### Extract provided
_ _ _ _ _ _ _
Why I Advise Against A Traditional Centering

You guys have got to hear this story of the “creative” restorative yoga class I taught on Sunday…

This past weekend I taught a yoga class for an urban retreat my friend Jamie hosted in NYC. We rented a yoga studio to use for the class, and I was there bright and early at 7:30am to get grounded in the space.

The studio manager wasn’t there, but one-by-one the retreat participants started to show up looking sleepy and excited for their end-of-retreat yoga class. By 7:50am I was pretty worried because there was still no sign of the studio manager to open the space, and I now had 15 women standing on the corner of Bowery and Houston waiting for their restorative yoga class.  


My friend Jamie was understandably pretty stressed out, but I tried to help her calm down…”Listen”, I said, “teaching yoga in the least desirable circumstances is one of my super powers…don’t worry!”

We left the studio and walked back to the apartment where they were going to have brunch. There was a small living room space, so we moved all of the furniture and there was barely enough space for all the women to lie down. We had no mats or props. The chefs preparing the brunch were trying to be quiet, but they also had to talk to each other and turn on the fans. The circumstances were far from what we all were expecting.

But I have so much experience bringing yoga to people right in the middle of their messy lives, this was actually a blast for me. It was an incredible challenge and I really had to tap into my most creative self. It was so fun, because even with the dirty floor and no room to move and no mats and no props and people talking and cooking, I STILL feel like I found a way to help the students turn their attention inward in a calm and loving way. Even when the smoke detector was set off!

Here’s what I definitely didn’t do…

Ask the students to sit comfortably {with no props!} close their eyes, and turn their attention inward and try to relax…

What I did do instead…

As they were lying down, I led them through a Feldenkrais-style body scan. Next, we used scarves and sweatshirts to do an active version of Supta Pada. Then we came up to stand and did a series of slow side bends, chair pose, goddess pose, and some shoulder openers in prasarita padottanasana. Next, we did a few seated poses before I led them in a breath awareness meditation while lying down again.

I used this playlist, and tried really hard to model what it feels like to be grounded and calm and loving towards yourself and others, even in a stressful situation. I think it worked! So many of the students told me after class that it was one of the best yoga classes they had ever taken.

The truth is, before I started teaching clients in my home studio MOST of my teaching was like that…. kids running around, doorbells ringing, co-workers popping in to ask questions and cakes that needed to be taken out of the oven…so many of the yoga sessions that I taught were filled with constant little interruptions and took place in less than ideal circumstances. And I LOVED it.
_ _ _ _ _ _ _
### What is asked
Copy out the yoga class story, starting with "Ask the students" and going on through "had ever taken.", and swap "scarves" for "towels".

### Material shown
_ _ _ _ _ _ _
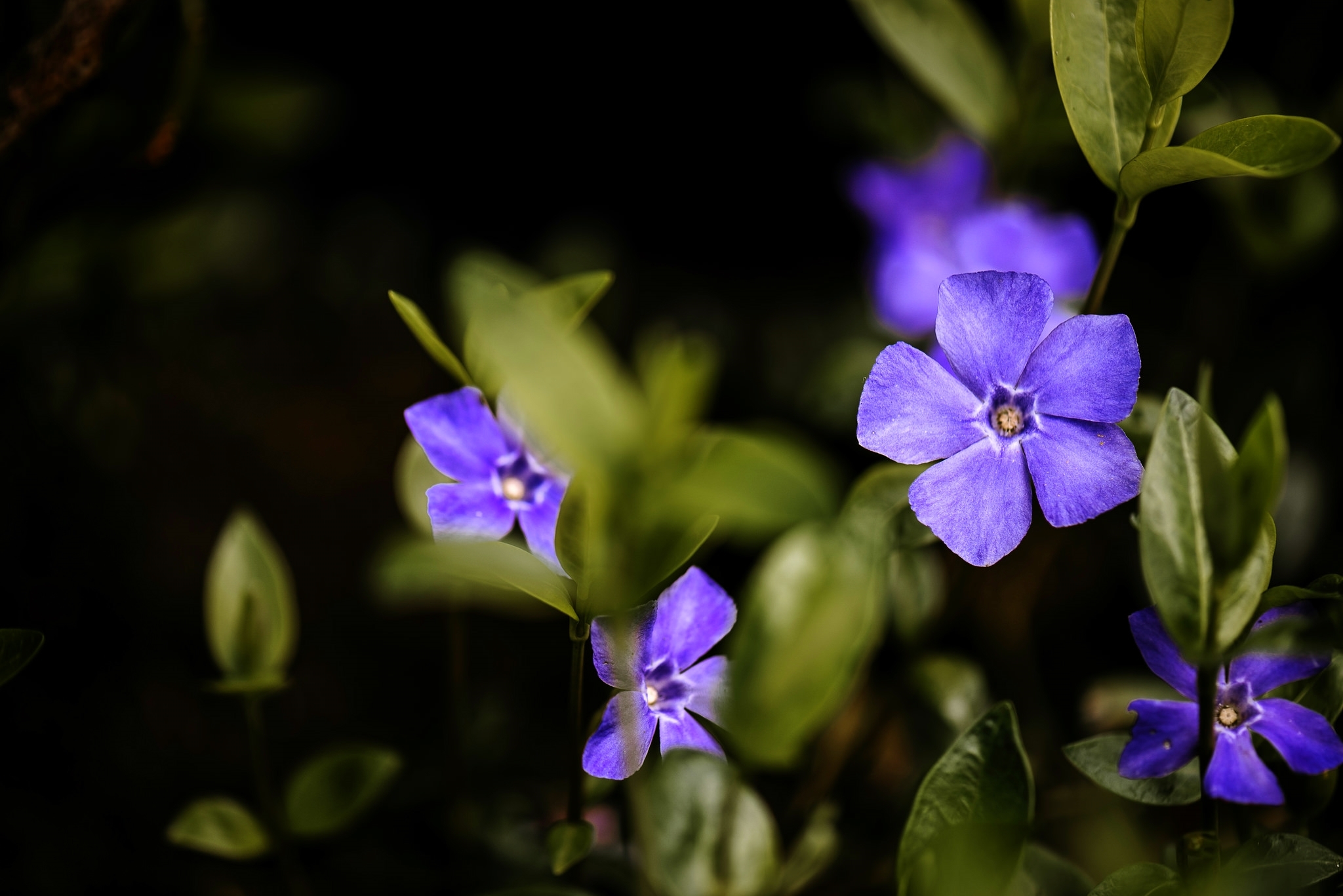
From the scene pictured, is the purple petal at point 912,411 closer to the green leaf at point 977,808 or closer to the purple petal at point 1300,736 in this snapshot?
the green leaf at point 977,808

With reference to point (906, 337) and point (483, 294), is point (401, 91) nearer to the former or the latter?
point (906, 337)

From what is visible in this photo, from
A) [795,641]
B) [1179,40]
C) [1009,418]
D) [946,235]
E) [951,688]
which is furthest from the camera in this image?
[946,235]

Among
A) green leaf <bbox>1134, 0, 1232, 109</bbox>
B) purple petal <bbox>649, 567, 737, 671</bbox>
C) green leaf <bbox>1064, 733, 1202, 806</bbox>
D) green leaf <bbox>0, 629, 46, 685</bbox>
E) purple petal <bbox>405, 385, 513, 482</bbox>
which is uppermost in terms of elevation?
green leaf <bbox>1134, 0, 1232, 109</bbox>

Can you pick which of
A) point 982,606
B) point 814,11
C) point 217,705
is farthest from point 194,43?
point 982,606

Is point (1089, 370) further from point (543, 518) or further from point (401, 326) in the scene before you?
point (401, 326)

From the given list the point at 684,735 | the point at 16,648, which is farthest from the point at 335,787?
the point at 684,735

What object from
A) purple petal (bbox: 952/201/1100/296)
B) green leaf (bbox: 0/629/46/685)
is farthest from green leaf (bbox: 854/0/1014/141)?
green leaf (bbox: 0/629/46/685)

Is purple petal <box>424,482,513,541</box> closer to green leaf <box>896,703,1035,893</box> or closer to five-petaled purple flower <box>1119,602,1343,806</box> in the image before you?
green leaf <box>896,703,1035,893</box>
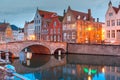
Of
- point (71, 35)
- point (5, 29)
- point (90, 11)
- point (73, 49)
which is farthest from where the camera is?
point (5, 29)

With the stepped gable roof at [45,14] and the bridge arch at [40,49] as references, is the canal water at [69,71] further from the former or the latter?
the stepped gable roof at [45,14]

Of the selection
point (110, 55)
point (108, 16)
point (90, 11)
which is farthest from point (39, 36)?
point (110, 55)

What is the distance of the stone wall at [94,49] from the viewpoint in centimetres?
4025

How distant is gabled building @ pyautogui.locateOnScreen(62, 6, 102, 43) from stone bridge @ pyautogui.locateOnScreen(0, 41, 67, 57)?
585cm

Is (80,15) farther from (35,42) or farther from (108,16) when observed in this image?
(35,42)

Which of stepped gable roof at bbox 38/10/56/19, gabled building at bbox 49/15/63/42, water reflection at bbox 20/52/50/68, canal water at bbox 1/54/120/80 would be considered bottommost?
canal water at bbox 1/54/120/80

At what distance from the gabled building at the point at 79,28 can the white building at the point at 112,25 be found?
6586mm

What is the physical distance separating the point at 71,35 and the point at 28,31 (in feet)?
61.0

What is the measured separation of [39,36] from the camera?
59906mm

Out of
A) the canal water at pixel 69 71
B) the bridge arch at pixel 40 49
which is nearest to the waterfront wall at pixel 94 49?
the bridge arch at pixel 40 49

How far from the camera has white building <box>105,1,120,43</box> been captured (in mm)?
45219

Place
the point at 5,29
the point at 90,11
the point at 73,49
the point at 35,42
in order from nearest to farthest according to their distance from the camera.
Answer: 1. the point at 35,42
2. the point at 73,49
3. the point at 90,11
4. the point at 5,29

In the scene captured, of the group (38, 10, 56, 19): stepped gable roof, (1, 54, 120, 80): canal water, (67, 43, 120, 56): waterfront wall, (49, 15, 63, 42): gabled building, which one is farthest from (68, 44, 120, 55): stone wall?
(38, 10, 56, 19): stepped gable roof

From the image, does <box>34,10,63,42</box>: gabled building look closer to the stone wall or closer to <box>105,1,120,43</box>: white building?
the stone wall
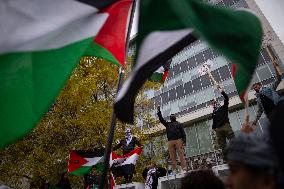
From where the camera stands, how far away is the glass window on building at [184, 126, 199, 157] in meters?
24.6

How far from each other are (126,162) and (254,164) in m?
8.72

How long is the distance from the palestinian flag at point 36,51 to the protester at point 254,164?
1716mm

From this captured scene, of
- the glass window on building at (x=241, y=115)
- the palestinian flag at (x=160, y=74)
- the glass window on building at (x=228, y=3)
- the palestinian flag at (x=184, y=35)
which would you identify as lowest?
the palestinian flag at (x=184, y=35)

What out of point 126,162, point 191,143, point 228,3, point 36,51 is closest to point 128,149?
point 126,162

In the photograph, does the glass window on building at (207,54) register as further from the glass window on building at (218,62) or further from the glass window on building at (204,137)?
the glass window on building at (204,137)

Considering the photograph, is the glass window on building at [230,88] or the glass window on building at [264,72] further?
the glass window on building at [230,88]

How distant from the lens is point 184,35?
8.80 ft

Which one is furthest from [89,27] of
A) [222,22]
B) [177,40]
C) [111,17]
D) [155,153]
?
[155,153]

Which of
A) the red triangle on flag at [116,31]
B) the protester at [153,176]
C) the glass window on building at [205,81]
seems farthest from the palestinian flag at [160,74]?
the glass window on building at [205,81]

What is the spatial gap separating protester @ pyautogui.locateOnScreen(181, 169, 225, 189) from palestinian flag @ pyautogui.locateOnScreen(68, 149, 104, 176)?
6.65 metres

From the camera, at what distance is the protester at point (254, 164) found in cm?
166

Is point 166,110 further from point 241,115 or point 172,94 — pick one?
point 241,115

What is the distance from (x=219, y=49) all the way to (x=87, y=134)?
12.0 m

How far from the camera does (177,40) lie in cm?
269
_ _ _ _ _ _ _
### Expected answer
Ask the students to sit comfortably {with no props!} close their eyes, and turn their attention inward and try to relax…

What I did do instead…

As they were lying down, I led them through a Feldenkrais-style body scan. Next, we used towels and sweatshirts to do an active version of Supta Pada. Then we came up to stand and did a series of slow side bends, chair pose, goddess pose, and some shoulder openers in prasarita padottanasana. Next, we did a few seated poses before I led them in a breath awareness meditation while lying down again.

I used this playlist, and tried really hard to model what it feels like to be grounded and calm and loving towards yourself and others, even in a stressful situation. I think it worked! So many of the students told me after class that it was one of the best yoga classes they had ever taken.